Monday, March 20, 2023


Elections are a vital aspect of democracy. It provides an opportunity for citizens to choose their leaders and decide the direction of the nation. This year's elections also offer a chance for the consolidation and sustenance of democracy and the gains that have been made so far. However, the aftermath of an election is as important as the election itself. It is a period of reconciliation, healing, and consolidation of the gains made. The post-election period presents an opportunity for the winning candidates and the defeated oppositions to come together and work towards the betterment of the country. 

There is a huge and needed task of consolidating on the gains we made regardless of all the attendant problems faced in the build up of this elections, by all the stakeholders - the election umpire (INEC), the electorates and those to be elected into office. 

The introduction of the BVAS was instrumental in making the process a little more seamless and quicker. The reliability however, is yet to be proven as that will be an issue in the court of law, as some of the contestants are already heading there for fair hearing (which they are welcome to explore as it is within their constitutional rights to do so). Another point of concern is the pockets of violence, disruptions and threats to life experienced during this time. They were often fueled by the polarization of the political environment, with supporters of different candidates and parties engaging in exchanges that discolours our existence as a one and united people. Ethnicity and religion has been dangerously weaponised. The outcome of such violence has been seen to be devastating, leading to needless loss of lives, unwanton destruction of property, and the untamed disruption of social and economic activities. The challenge, therefore, is to find ways to prevent or manage such violence, especially in the post-election period. We need to seek ways and engage all stakeholders to build something viable and enduring as a collective.
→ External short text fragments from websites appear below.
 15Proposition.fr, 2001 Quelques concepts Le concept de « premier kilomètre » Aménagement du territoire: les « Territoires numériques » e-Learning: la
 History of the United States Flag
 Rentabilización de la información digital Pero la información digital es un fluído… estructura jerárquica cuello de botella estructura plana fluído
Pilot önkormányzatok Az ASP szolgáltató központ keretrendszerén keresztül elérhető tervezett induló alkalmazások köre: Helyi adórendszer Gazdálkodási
Another challenge is the need to address the grievances of the opposition. Elections often lead to winners and losers. The defeated parties may feel that the election was not free and fair, leading to protests and calls for the nullification of the results. The challenge, therefore, is for the winning party to address these grievances in a transparent and fair manner, reassuring the opposition that their concerns are being heard and addressed. Failure to address these grievances can lead to a lack of trust in the electoral process, which can have negative consequences for future elections.

Threats to life are also a significant challenge that has to be addressed. It is not uncommon for politicians and their supporters to receive threats, leading to fear and uncertainty. This can be especially true for opposition politicians, who may feel targeted by the winning party. The challenge, therefore, is to ensure the safety and security of all politicians and their supporters, regardless of their political affiliation. This can be achieved through the provision of adequate security, the implementation of laws to protect politicians and their supporters, and the promotion of a culture of non-violence and tolerance.
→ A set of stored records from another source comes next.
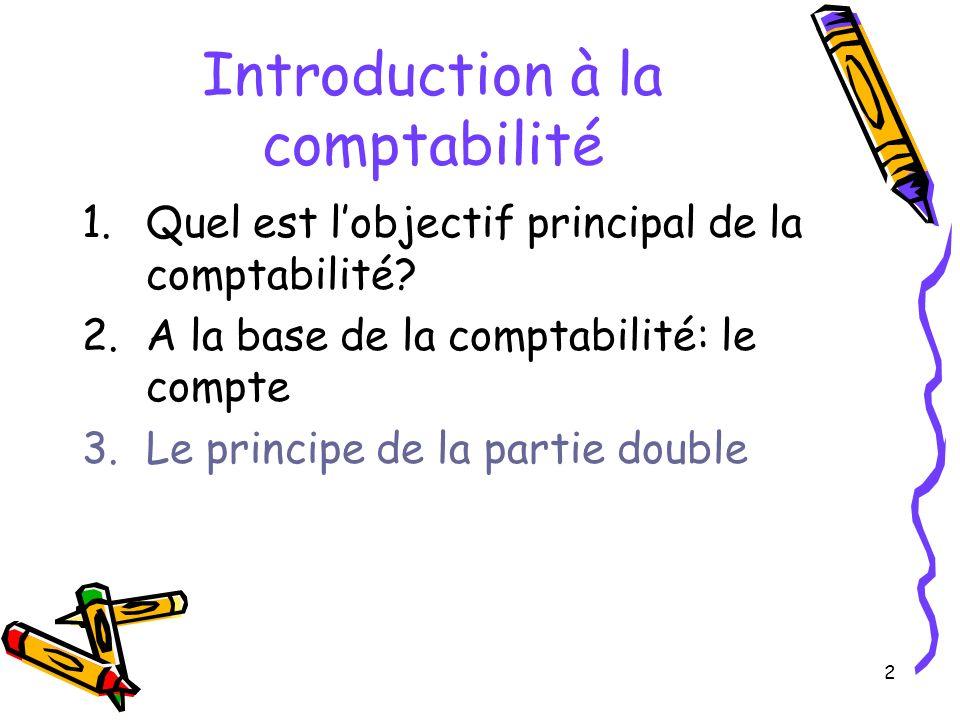 2 Introduction à la comptabilité 1.Quel est lobjectif principal de la comptabilité? 2.A la base de la comptabilité: le compte 3.Le principe de la part
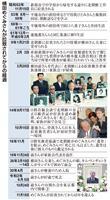 【めぐみさんへの手紙】横田滋さん死去で親世代2人に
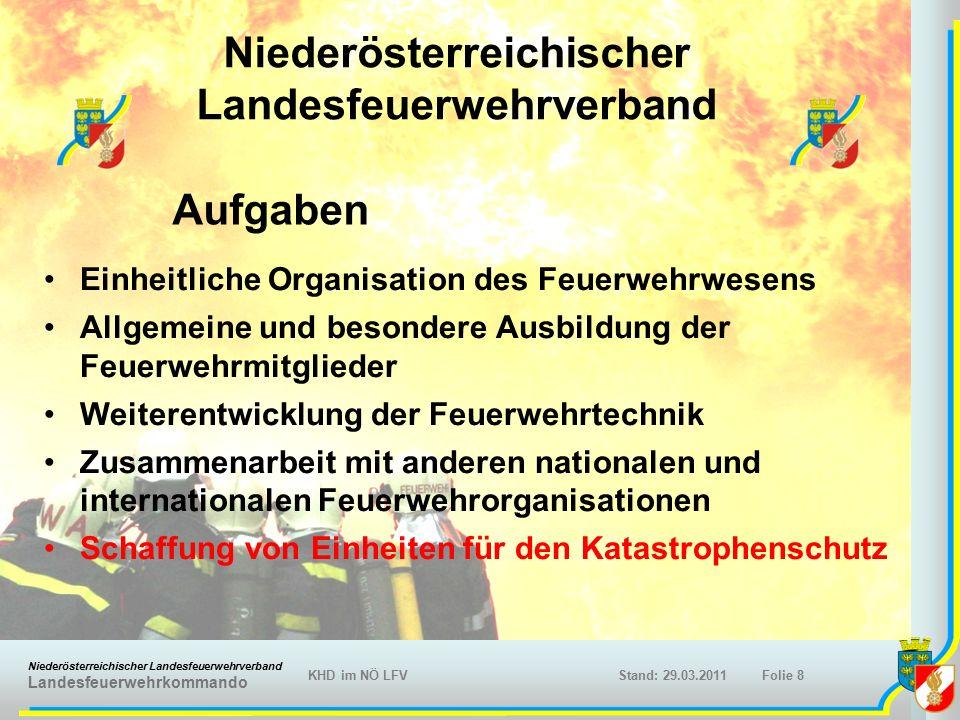 Niederösterreichischer Landesfeuerwehrverband Landesfeuerwehrkommando KHD im NÖ LFVFolie 19Stand: 29.03.2011 Sonderdienst Wasserdienst 4 Tauchgruppen in NÖ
Despite the challenges of consolidating gains after an election, there are several steps that can be taken to ensure a peaceful and successful transition.
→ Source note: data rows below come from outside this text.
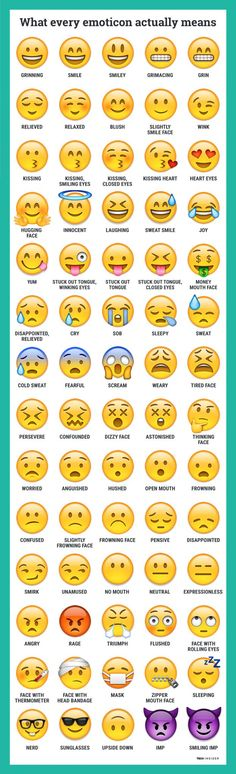 What exactly all the different emojis actually mean....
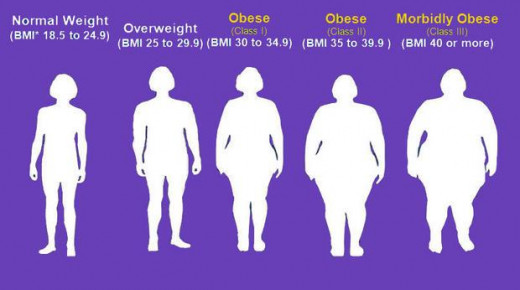 BMI Comparison Chart with purple background and white silhouette of normal to obese body images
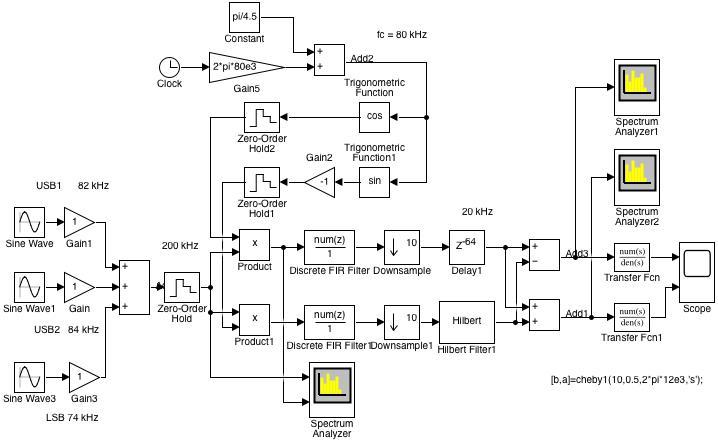 Fig. 11: Simulink model of the demodulation with 'Phasing Method' (SSB03.slx)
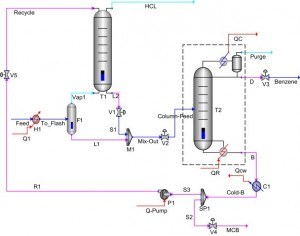 MCB separation process schematic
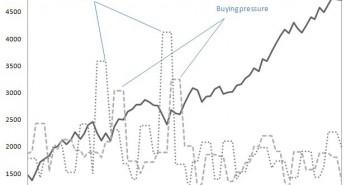 The Dying Nasdaq Index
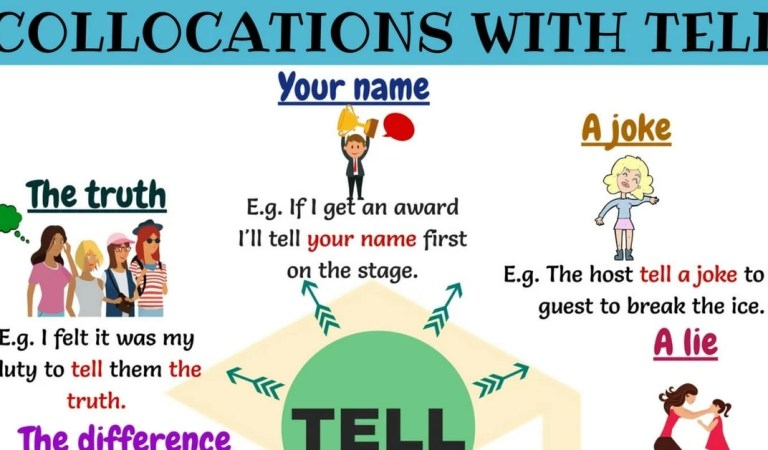 Learn Common Collocations with the Verb TELL in English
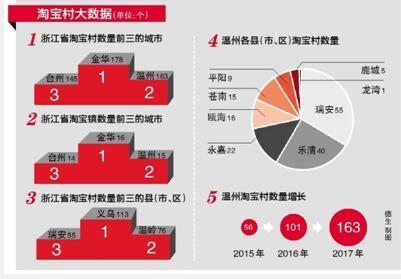 温州国际淘宝�_温州淘宝村淘宝镇数量全国第三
One of the first steps is to promote national unity and reconciliation. Elections often create divisions among people, with supporters of different candidates and parties holding grudges against each other. The winning party can take the lead in promoting unity and reconciliation by reaching out to the opposition and other stakeholders. This can be done through the establishment of a national unity government or the inclusion of members of the opposition in key government positions. Such a gesture can help to ease tensions and promote a sense of inclusivity.

Another critical step is to address the grievances of the opposition. The winning party should take the concerns of the opposition seriously and be willing to engage in dialogue to find solutions to the issues raised. This can be done through the establishment of a commission to investigate allegations of electoral malpractices or through the provision of legal avenues for the opposition to challenge the results. Addressing the grievances of the opposition can help to promote trust in the electoral process and reduce the likelihood of future conflicts.

The promotion of a culture of non-violence and tolerance is also essential to consolidating gains after an election. Political leaders should use their positions to promote messages of peace and unity, encouraging their supporters to refrain from engaging in violent behaviour. The media can also play a role in promoting a culture of non-violence by reporting on the importance of peaceful and a united country.

In my view, the Labour Party has done well to rock the boat and establish itself as the third force many of us have been clamouring for. By tipping the scales, they have shown and proven that 'structure' is a fad. The Nigerian electorate is interested in voting competence rather than allowing a party run rough shod over an entire nation. For the first time, we saw gubernatorial candidates 'begging' for votes; more females were elected across board; long-serving politicians who have held on to power like it's their birthright were booted out of office and a lot of political neophytes emerging. The electorates have simply proven that it is not party as usual; and this outcome must be sustained by continued engagements between the party structure and the masses. Ideologies has to be projected and the common good that will be beneficial to all, instead of a select few, be largely discouraged.

Finally, bridges should be built between political rivals and a future collectively charted for the sake of our future and the future of our children.

Long live the Federal Republic of Nigeria!!!

Unity and Faith, Peace and Progress!!!